The fire service estimates the damage to the two-story, detached home to be about $500,000, Comeau added.

There were no other reported casualties in the fire called in at about 7:20 p.m. Dec. 6, thanks to the early warning provided by the working smoke alarms in the home, Comeau said.

Careless smoking caused the fire at the house in the Stonehaven subdivision.

Firefighters noted smoke and fire coming from the second story of the home when they arrived. The occupants had already escaped outside after calling in the emergency themselves.

Norwick Road was closed while firefighters worked to extinguish the fire. CYFS worked in collaboration with York Regional Police and York Region Paramedic Services during the incident. Local utility companies were also on the scene.

The Office of the Fire Marshal and the fire service’s internal fire prevention division sent representatives to the scene this morning.

The CYFS wish to remind Newmarket residents to smoke safely. If you are a smoker, refrain from smoking inside. Most importantly, never smoke in bed or when feeling drowsy.

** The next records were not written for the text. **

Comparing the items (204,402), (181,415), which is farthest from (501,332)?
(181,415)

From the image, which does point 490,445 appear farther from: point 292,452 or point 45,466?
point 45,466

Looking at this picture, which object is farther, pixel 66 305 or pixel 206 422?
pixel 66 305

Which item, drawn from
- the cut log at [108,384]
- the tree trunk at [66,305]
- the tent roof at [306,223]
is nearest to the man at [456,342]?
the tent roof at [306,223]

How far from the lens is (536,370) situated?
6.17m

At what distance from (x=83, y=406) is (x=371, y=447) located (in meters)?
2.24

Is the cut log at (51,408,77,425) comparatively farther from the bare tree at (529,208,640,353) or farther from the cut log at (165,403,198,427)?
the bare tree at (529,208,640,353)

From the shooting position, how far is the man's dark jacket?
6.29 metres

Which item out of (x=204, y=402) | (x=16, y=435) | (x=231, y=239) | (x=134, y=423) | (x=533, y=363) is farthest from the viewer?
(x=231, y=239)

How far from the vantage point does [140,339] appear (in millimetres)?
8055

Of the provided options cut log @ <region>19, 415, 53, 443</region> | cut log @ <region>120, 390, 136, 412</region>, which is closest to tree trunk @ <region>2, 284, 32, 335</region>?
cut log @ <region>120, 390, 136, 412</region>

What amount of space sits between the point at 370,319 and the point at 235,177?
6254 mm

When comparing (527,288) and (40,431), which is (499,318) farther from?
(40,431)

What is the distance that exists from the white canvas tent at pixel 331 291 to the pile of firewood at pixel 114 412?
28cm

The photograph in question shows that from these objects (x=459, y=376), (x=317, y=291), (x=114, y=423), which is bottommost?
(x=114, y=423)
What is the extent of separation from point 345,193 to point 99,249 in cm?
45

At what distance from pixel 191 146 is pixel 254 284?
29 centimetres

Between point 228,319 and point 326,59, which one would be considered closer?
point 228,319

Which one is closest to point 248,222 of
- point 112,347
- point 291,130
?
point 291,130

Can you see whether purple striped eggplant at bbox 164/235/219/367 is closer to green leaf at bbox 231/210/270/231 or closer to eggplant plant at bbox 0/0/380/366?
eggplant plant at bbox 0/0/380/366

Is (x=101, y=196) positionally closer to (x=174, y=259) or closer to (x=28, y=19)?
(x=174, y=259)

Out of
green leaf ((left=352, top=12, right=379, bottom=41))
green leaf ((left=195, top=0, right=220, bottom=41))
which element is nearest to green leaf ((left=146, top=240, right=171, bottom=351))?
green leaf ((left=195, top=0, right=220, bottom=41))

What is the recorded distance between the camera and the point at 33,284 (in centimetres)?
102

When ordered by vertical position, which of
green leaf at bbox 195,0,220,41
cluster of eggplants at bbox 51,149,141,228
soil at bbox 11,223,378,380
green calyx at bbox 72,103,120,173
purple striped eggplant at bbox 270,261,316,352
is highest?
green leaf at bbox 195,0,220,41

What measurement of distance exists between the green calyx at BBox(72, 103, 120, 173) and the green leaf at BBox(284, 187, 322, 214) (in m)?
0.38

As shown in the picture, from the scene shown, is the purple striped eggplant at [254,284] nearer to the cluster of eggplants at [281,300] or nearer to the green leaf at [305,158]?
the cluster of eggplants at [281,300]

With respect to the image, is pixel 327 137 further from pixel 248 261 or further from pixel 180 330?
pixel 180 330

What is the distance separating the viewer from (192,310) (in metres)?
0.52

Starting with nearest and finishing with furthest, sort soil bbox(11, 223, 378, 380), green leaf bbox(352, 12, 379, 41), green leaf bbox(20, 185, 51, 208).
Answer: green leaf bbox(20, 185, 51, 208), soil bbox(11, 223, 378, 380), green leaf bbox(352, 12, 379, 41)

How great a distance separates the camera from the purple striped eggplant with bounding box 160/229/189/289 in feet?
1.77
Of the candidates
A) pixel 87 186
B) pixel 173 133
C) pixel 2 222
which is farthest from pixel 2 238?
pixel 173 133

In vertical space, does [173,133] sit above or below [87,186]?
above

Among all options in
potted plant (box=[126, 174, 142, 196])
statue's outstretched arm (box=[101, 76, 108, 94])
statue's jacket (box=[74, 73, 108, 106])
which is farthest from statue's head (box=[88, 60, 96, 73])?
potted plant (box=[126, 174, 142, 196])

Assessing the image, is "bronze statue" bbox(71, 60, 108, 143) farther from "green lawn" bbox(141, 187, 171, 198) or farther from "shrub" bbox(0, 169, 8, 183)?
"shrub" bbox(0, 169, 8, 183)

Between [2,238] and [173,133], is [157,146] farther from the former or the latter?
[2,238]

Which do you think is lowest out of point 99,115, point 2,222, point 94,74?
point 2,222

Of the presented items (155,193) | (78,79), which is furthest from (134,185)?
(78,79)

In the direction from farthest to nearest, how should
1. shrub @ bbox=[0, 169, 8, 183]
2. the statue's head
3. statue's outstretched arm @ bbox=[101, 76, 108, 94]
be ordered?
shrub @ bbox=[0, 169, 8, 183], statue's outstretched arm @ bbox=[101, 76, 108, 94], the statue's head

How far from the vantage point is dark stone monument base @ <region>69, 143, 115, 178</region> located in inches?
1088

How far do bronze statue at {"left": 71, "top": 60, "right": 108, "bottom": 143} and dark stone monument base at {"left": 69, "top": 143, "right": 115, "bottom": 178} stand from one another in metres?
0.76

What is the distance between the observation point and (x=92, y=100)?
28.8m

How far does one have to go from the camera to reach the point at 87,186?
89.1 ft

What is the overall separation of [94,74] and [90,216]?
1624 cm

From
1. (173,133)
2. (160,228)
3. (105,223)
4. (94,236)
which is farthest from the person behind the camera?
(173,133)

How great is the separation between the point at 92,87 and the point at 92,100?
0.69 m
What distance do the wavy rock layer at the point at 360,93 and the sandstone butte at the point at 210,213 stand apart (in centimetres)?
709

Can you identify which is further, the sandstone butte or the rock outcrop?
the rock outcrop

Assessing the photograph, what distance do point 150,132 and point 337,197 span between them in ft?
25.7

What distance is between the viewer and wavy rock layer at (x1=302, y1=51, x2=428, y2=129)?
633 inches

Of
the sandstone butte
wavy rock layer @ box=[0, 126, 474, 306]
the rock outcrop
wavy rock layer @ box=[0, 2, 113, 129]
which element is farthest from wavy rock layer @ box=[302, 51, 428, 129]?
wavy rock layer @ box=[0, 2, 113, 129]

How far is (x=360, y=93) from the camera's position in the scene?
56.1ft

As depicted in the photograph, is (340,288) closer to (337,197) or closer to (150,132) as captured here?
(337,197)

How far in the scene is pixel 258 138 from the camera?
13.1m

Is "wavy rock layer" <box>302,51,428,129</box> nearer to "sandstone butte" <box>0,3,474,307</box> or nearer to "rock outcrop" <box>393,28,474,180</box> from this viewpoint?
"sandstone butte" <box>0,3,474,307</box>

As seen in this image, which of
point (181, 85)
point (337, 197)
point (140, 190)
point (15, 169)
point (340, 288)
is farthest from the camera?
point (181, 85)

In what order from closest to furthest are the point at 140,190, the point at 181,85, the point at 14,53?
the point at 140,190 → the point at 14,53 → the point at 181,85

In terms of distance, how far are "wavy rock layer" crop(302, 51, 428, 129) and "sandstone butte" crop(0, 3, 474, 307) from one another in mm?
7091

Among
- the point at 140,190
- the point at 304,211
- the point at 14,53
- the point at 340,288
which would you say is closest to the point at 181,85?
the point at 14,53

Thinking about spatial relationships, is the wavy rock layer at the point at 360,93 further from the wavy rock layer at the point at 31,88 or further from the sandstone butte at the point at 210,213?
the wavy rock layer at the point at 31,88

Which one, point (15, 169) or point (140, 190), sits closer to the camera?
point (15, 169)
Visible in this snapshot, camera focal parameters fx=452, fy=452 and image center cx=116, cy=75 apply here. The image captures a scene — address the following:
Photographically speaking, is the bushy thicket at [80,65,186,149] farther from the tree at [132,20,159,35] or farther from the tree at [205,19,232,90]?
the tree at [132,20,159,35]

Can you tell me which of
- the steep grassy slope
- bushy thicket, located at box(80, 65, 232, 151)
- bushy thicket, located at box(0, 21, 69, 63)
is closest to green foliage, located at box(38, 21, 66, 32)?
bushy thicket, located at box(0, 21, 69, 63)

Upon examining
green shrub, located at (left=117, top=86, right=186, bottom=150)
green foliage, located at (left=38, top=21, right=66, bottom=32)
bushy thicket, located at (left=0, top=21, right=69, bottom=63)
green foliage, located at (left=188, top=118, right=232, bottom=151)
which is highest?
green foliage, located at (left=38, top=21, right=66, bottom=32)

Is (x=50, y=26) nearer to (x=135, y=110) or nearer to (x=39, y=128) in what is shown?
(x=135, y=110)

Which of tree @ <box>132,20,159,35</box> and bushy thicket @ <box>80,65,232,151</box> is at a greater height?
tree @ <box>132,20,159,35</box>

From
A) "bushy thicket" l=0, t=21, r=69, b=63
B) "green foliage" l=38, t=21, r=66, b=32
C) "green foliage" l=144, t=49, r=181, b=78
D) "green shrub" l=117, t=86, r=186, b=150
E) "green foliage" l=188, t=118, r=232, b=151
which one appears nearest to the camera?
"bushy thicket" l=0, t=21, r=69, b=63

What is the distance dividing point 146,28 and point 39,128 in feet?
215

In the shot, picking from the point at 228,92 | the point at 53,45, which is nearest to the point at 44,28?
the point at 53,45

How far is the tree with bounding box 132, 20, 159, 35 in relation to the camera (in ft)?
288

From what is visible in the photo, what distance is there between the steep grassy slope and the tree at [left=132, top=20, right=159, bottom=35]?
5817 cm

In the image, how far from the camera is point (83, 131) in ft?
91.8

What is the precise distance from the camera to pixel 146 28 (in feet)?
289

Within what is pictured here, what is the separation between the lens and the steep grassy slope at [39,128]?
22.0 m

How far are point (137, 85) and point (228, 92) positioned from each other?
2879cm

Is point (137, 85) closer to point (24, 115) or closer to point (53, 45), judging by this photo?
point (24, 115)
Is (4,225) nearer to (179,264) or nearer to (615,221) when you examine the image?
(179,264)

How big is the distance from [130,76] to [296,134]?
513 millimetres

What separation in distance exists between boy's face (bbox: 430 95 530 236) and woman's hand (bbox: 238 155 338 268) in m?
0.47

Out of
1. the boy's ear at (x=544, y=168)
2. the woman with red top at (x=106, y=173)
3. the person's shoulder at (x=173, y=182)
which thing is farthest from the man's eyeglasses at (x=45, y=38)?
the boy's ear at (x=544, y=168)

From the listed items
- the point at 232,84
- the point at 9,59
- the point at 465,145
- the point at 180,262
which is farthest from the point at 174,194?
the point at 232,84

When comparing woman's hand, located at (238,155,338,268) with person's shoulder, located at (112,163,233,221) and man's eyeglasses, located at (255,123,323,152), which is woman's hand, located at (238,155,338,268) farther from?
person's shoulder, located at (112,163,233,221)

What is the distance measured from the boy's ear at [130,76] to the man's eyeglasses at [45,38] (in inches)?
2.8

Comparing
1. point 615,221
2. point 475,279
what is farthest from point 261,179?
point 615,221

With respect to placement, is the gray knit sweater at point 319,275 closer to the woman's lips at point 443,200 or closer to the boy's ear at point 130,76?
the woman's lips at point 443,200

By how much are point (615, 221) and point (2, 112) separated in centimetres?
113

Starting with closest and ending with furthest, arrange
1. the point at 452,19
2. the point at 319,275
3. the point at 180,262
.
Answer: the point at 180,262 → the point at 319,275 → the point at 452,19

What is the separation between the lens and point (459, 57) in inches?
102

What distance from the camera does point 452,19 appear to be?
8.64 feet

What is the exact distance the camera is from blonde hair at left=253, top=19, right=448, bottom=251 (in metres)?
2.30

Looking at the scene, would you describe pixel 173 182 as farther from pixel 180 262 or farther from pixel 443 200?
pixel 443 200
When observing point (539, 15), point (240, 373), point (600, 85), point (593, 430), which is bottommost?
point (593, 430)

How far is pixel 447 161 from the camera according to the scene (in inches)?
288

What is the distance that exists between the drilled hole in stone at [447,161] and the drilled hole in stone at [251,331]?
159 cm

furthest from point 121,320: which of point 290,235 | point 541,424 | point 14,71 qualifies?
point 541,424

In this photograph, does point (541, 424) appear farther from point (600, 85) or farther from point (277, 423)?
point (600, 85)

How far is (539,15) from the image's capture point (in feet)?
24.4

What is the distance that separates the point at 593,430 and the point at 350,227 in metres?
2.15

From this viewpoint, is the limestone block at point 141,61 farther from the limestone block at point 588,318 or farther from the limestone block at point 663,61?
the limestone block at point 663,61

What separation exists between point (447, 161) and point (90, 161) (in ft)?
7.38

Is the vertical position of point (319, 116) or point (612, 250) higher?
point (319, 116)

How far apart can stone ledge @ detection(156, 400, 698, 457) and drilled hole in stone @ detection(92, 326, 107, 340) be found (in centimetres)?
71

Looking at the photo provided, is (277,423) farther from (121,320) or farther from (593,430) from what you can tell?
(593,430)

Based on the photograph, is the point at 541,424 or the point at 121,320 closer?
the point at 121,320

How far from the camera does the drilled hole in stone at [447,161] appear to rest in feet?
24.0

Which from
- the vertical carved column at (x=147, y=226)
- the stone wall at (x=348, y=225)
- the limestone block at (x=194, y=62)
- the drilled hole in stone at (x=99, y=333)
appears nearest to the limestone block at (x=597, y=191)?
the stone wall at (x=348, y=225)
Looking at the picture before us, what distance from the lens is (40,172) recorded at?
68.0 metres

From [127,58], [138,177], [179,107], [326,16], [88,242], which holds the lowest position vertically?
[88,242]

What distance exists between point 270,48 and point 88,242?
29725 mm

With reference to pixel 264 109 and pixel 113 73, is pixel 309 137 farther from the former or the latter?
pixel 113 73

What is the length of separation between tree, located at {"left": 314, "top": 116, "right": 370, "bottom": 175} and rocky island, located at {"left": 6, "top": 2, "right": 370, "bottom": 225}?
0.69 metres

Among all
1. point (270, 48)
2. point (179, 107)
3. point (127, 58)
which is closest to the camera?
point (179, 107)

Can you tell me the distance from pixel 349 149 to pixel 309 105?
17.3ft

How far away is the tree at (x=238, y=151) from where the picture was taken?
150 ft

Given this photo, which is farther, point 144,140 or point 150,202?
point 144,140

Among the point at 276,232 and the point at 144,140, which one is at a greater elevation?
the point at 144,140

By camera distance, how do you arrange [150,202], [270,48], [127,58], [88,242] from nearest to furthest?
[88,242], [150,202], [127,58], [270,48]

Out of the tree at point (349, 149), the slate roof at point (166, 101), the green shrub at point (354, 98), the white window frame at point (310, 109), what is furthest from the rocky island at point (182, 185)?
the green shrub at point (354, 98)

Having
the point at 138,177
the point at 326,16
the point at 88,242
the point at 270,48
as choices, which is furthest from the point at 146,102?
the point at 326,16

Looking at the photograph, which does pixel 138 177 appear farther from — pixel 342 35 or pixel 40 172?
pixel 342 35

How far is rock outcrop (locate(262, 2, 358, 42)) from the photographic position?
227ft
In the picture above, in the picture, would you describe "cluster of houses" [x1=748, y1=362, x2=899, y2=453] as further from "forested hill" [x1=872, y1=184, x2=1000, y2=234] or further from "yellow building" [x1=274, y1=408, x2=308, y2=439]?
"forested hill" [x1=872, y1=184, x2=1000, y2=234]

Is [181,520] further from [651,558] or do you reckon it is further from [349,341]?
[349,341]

Here are quick facts about smoking and fires in Ontario:

  • Smoking accounts for eight per cent of all home fires annually in Ontario;
  • 65 per cent of smoking fires are caused by “improper discarding” of smoking materials;
  • 1 in 10 smoking fires result in an injury or death;
  • Smoking causes 1 in 4 home fire fatalities; 
  • The average dollar loss per smoking fire in Ontario is $37,000;
  • In a fire emergency, every second counts. Provincial laws enforcing working smoke alarms save lives;
  • In a fire emergency, it is import to react immediately. Upon hearing the smoke alarm, exit immediately to call 9-1-1;
  • Do not spend time trying to suppress the fire. Fire can double in size every minute. Central York Fire Services urge residents to make their primary focus escape and alerting the emergency services by calling 9-1-1 from outside the home.

For information on fire prevention and fire safety, the life-span of your alarms and maintenance tips, visit here.

Editor's note: Story updated at 4:36 p.m. with new information from Deputy Chief Robert Comeau.